### [Brief]
According to the symposium announcement below, from what location will the 2nd Symposium be connecting?
---------- Provided passage
We are happy to present the Call and Agenda of our 2nd Symposium! This year, the modality changes with a format that favours discussion. We will be connecting from Mòra d’Ebre, Spain, on the 6th,7th, and 8th of October 2022!


The call is open to all! You are welcome to submit a thought piece and/or simply join the discussion process. The intended theme has an intentional broad area of interest, to reduce limitations for participants and potential project development. Topics could for example include technical/engineering, cultural heritage, any type of social adaptive structures and related topics

Creative Systemic Research Platform, the Concept
What do we mean by creative systemic? This area of research has been on-going, developing (through various stages) over the past 15+ years, specifically targeting the concept of tacit knowledge network dynamics as related to systemic structures. The structural dynamics exposed a very creative aspect of this research approach. The creative could be found embedded in the creation and engagement of the multitude of relationship dynamics and interaction between all (including elements, actors, levels, layers and the like).
So what are examples of the all important emergence of these structural dynamics and their rhythms, patterns and behaviours? The terms multi, trans, inter, intra, poli – disciplinary approaches have been in discussion for many years, but the way in which identification, discussion, engagement and conceptual development have evolved highlights the continuation of vigorous debate within these various contexts. The development of a “platform” is not a new concept but it remains an important one, and has proven to be a critical methodological approach to support any nexus of various contexts at play, typical for creative systemic research. Now more than ever, the capability of developing and delivering a wide range of learning systems has become a necessary skill set. The successful engagement with any learning system has become critical, for in depth understanding of the way we are, and how we are living and existing within our immediate environments. This also extends to include the relationships that link us between the urban, peri-urban and rural environments.


The Symposium Format and Submissions
This discussion invites thought pieces or extended abstracts or academic posters (aim for half to one page) that expand on the bottom up, the nexus of disciplinary approaches, including cases that discuss thinking and practice, from any type of interactive project/performances or processes, case studies through to field
experiences.
--------------------
---------- Information provided
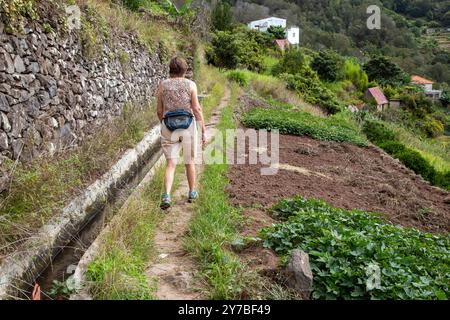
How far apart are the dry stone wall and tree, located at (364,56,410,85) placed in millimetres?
43153

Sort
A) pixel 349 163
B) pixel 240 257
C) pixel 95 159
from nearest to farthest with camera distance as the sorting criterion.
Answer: pixel 240 257 → pixel 95 159 → pixel 349 163

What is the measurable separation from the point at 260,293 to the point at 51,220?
9.09 ft

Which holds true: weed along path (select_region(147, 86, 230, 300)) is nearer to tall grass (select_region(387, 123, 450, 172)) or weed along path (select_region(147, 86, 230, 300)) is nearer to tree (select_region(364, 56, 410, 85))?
tall grass (select_region(387, 123, 450, 172))

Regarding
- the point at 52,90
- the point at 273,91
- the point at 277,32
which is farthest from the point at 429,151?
the point at 277,32

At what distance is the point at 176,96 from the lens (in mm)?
5832

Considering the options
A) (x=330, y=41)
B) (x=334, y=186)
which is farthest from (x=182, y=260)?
(x=330, y=41)

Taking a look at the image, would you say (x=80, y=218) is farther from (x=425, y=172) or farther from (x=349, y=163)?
(x=425, y=172)

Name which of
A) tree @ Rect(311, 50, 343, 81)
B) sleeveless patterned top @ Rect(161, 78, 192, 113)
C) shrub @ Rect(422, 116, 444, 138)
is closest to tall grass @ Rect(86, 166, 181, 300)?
sleeveless patterned top @ Rect(161, 78, 192, 113)

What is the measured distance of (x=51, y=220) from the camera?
16.9 ft

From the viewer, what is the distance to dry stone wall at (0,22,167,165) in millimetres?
5629

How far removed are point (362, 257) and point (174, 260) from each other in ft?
6.06

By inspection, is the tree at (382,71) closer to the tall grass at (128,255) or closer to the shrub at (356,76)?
the shrub at (356,76)

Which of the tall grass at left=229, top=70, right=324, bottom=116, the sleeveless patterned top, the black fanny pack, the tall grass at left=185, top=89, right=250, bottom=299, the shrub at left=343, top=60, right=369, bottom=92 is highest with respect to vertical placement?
the sleeveless patterned top
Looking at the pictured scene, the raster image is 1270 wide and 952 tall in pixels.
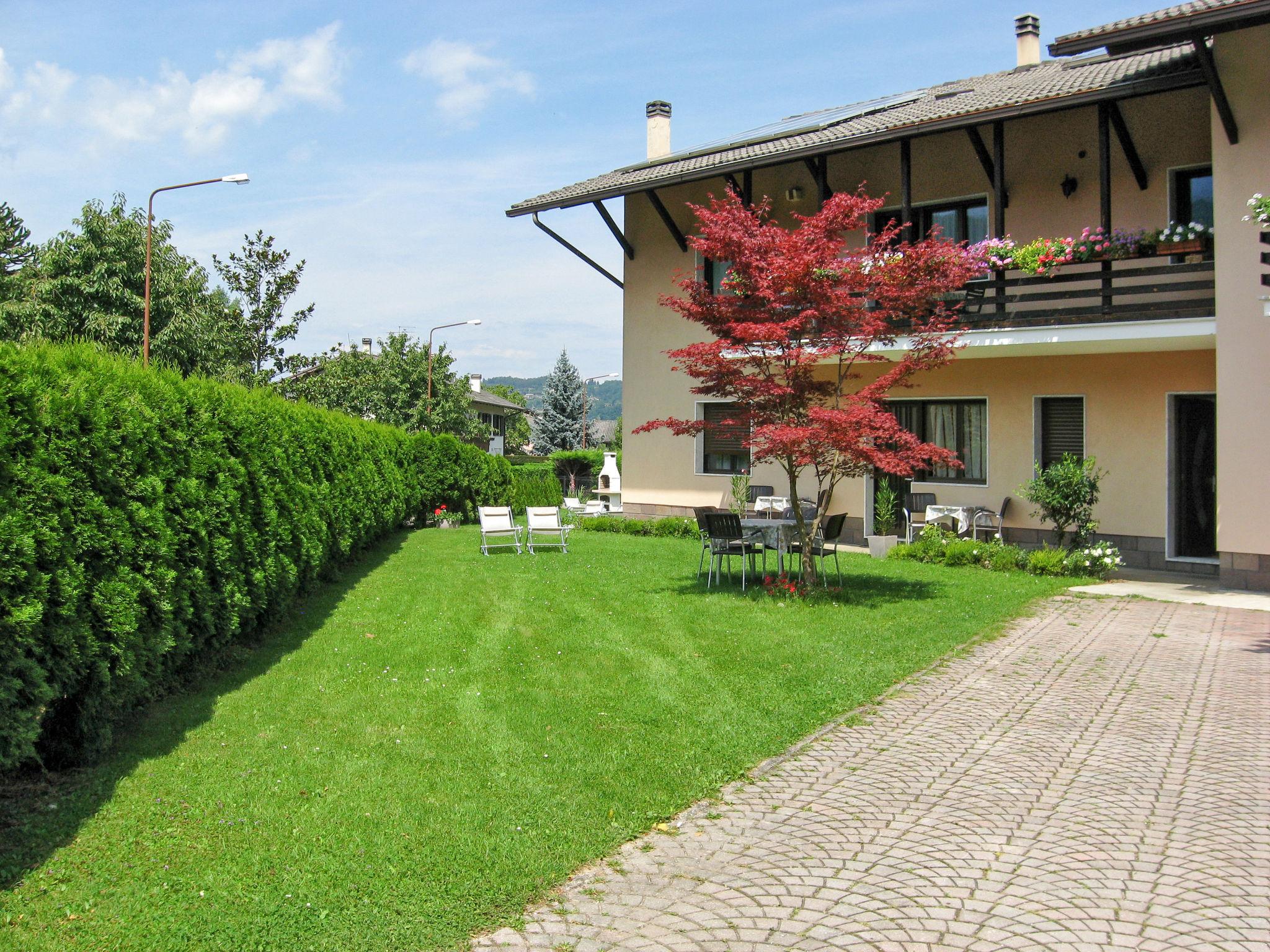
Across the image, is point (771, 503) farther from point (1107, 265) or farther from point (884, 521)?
point (1107, 265)

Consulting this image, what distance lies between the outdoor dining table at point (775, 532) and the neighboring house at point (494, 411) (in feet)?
196

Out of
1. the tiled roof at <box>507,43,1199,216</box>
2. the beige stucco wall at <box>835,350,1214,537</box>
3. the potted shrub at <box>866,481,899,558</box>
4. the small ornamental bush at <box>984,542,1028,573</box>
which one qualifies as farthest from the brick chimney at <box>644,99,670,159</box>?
the small ornamental bush at <box>984,542,1028,573</box>

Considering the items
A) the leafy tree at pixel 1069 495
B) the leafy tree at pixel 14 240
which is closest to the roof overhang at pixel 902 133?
the leafy tree at pixel 1069 495

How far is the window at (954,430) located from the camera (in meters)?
15.7

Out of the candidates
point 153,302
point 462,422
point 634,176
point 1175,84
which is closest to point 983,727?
point 1175,84

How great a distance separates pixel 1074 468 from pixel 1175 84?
5.05 m

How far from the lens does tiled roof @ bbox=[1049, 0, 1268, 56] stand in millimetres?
10570

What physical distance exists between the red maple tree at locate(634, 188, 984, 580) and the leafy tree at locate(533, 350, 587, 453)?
47444 millimetres

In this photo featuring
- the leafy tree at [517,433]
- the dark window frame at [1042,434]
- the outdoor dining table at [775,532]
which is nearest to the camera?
the outdoor dining table at [775,532]

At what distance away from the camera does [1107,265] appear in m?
13.0

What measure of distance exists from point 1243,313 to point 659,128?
45.5ft

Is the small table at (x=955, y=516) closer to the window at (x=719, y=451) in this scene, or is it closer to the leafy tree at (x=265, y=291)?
the window at (x=719, y=451)

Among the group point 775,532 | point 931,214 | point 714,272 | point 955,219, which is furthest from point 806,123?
point 775,532

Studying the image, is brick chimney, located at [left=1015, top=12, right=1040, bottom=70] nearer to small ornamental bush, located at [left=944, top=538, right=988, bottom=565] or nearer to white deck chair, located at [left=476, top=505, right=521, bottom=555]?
small ornamental bush, located at [left=944, top=538, right=988, bottom=565]
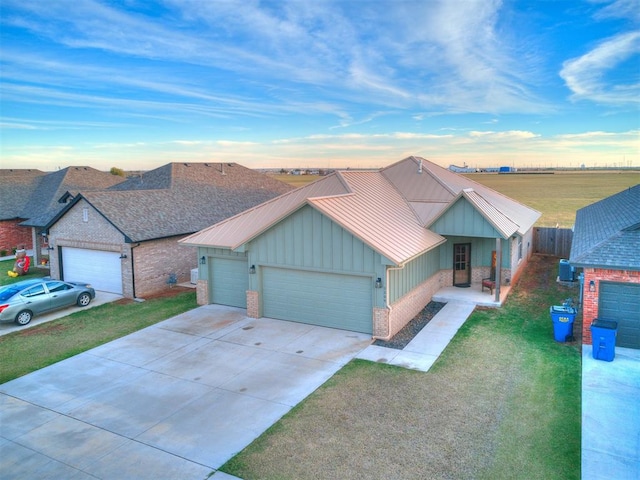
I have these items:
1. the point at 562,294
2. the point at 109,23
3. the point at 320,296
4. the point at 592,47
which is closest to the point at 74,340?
the point at 320,296

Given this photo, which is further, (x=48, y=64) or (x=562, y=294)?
(x=48, y=64)

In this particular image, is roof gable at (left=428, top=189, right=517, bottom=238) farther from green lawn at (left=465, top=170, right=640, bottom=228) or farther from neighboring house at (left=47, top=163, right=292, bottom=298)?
green lawn at (left=465, top=170, right=640, bottom=228)

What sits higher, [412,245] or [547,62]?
[547,62]

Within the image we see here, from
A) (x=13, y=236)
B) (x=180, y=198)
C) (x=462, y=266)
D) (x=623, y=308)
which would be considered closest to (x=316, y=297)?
(x=462, y=266)

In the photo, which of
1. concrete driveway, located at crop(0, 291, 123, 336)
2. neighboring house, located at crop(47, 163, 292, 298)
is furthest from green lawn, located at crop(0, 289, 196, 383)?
neighboring house, located at crop(47, 163, 292, 298)

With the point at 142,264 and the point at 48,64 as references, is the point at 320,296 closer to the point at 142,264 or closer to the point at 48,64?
the point at 142,264

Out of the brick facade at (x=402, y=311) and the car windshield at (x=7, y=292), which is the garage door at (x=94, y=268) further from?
the brick facade at (x=402, y=311)

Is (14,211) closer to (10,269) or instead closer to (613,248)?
(10,269)
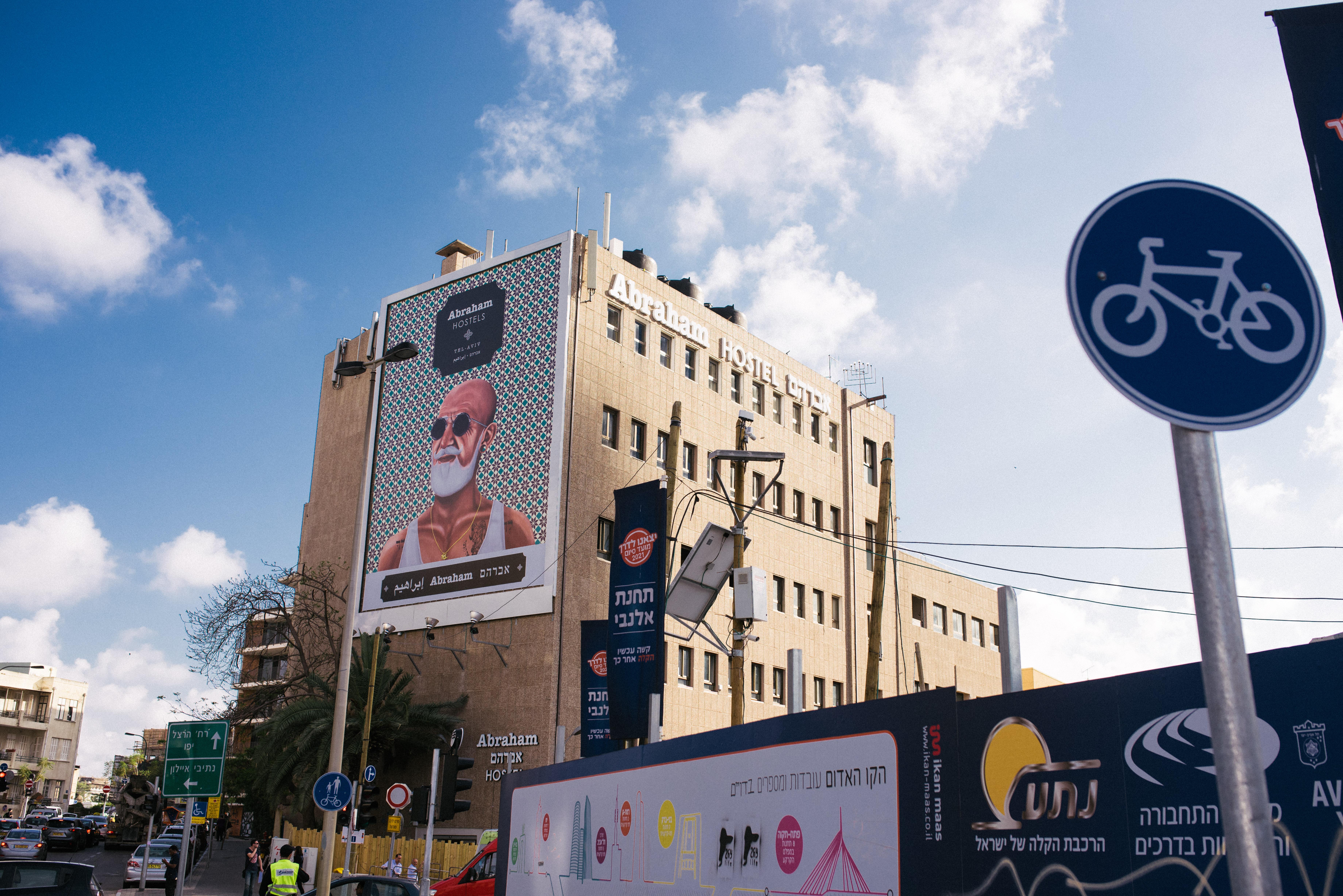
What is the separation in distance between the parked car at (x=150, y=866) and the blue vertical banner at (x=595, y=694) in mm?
16933

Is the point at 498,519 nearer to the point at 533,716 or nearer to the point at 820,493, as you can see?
the point at 533,716

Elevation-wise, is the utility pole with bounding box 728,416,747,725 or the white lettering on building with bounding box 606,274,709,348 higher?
the white lettering on building with bounding box 606,274,709,348

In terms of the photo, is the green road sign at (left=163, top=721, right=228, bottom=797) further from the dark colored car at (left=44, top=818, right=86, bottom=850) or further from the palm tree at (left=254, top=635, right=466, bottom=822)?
the dark colored car at (left=44, top=818, right=86, bottom=850)

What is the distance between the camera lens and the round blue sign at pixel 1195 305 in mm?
2793

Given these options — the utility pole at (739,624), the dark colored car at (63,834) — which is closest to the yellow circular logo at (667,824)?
the utility pole at (739,624)

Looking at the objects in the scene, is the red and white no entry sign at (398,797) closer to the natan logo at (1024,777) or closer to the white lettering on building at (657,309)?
the natan logo at (1024,777)

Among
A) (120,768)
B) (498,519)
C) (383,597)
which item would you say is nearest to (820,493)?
(498,519)

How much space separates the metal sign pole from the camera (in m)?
2.45

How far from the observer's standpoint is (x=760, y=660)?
4316 centimetres

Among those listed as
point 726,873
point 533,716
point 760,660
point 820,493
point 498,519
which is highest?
point 820,493

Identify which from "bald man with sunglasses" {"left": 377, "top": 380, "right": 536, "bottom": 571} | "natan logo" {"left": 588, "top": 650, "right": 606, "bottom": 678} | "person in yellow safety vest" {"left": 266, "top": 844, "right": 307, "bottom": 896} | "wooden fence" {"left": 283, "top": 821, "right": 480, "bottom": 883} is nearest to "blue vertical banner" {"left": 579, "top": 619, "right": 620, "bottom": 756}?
"natan logo" {"left": 588, "top": 650, "right": 606, "bottom": 678}

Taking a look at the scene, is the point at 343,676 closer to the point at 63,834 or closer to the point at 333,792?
the point at 333,792

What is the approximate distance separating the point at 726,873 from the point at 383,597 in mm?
35356

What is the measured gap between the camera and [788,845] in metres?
8.50
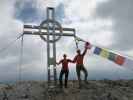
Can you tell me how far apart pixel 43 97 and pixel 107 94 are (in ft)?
15.4

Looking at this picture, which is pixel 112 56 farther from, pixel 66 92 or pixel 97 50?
pixel 66 92

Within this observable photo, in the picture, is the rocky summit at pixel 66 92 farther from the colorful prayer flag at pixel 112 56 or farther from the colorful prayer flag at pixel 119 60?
the colorful prayer flag at pixel 112 56

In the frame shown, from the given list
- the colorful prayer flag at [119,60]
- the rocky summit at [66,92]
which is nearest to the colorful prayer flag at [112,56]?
the colorful prayer flag at [119,60]

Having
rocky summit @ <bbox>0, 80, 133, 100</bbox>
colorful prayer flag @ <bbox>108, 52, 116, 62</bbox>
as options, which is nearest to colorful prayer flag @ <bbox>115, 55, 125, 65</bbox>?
colorful prayer flag @ <bbox>108, 52, 116, 62</bbox>

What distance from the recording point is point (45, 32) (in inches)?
1000

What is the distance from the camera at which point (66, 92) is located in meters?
24.9

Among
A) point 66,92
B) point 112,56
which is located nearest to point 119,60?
point 112,56

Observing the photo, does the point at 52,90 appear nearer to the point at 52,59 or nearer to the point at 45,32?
the point at 52,59

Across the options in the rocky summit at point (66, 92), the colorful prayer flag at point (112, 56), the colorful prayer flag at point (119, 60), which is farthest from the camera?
the colorful prayer flag at point (112, 56)

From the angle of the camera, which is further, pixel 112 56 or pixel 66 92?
pixel 112 56

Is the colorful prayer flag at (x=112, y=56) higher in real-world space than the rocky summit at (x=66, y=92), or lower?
higher

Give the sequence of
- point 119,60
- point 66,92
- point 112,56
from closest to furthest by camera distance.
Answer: point 66,92, point 119,60, point 112,56

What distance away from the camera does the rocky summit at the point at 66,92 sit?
24297 millimetres

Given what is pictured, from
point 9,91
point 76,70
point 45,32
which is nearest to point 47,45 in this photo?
point 45,32
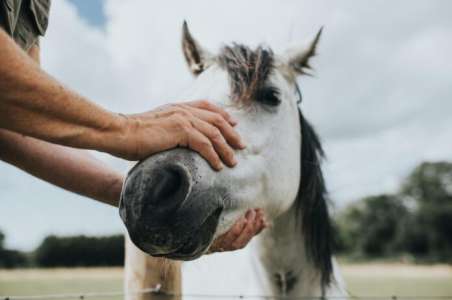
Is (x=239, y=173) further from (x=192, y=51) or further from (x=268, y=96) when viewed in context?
(x=192, y=51)

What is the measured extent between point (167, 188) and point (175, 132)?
189 millimetres

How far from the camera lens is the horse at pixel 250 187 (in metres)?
1.42

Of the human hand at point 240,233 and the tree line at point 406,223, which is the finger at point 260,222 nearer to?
the human hand at point 240,233

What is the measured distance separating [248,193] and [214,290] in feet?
4.57

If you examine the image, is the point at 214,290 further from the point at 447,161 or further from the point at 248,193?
the point at 447,161

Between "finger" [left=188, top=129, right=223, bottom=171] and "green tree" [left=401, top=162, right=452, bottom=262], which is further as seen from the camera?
"green tree" [left=401, top=162, right=452, bottom=262]

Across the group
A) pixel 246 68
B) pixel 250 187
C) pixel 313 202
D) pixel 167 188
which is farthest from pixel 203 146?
pixel 313 202

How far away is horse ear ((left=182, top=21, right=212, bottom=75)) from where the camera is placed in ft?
8.38

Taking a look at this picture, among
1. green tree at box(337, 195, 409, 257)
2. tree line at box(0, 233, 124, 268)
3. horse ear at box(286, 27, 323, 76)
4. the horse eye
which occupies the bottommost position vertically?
the horse eye

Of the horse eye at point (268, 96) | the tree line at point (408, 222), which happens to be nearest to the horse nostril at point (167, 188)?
the horse eye at point (268, 96)

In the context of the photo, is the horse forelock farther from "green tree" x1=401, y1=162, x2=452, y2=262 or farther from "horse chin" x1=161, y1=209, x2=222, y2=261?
"green tree" x1=401, y1=162, x2=452, y2=262

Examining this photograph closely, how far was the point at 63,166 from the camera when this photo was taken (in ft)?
5.48

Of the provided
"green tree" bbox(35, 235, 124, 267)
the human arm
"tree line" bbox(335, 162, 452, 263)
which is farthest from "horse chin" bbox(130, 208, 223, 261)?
"tree line" bbox(335, 162, 452, 263)

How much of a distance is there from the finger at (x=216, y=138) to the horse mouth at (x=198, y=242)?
0.19 m
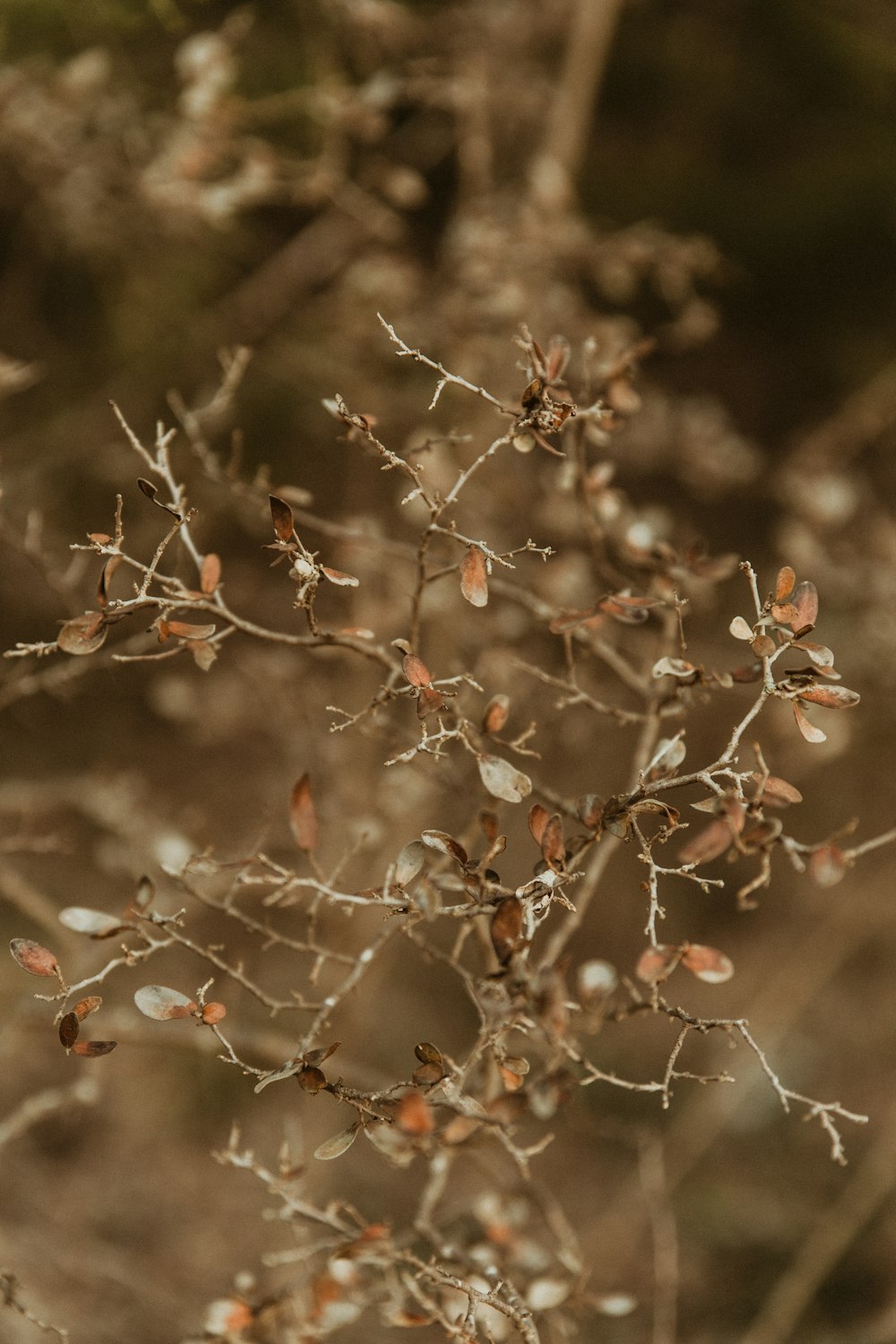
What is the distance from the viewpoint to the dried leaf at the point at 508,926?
0.94m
--------------------
### [Solved problem]
Mòra d’Ebre, Spain.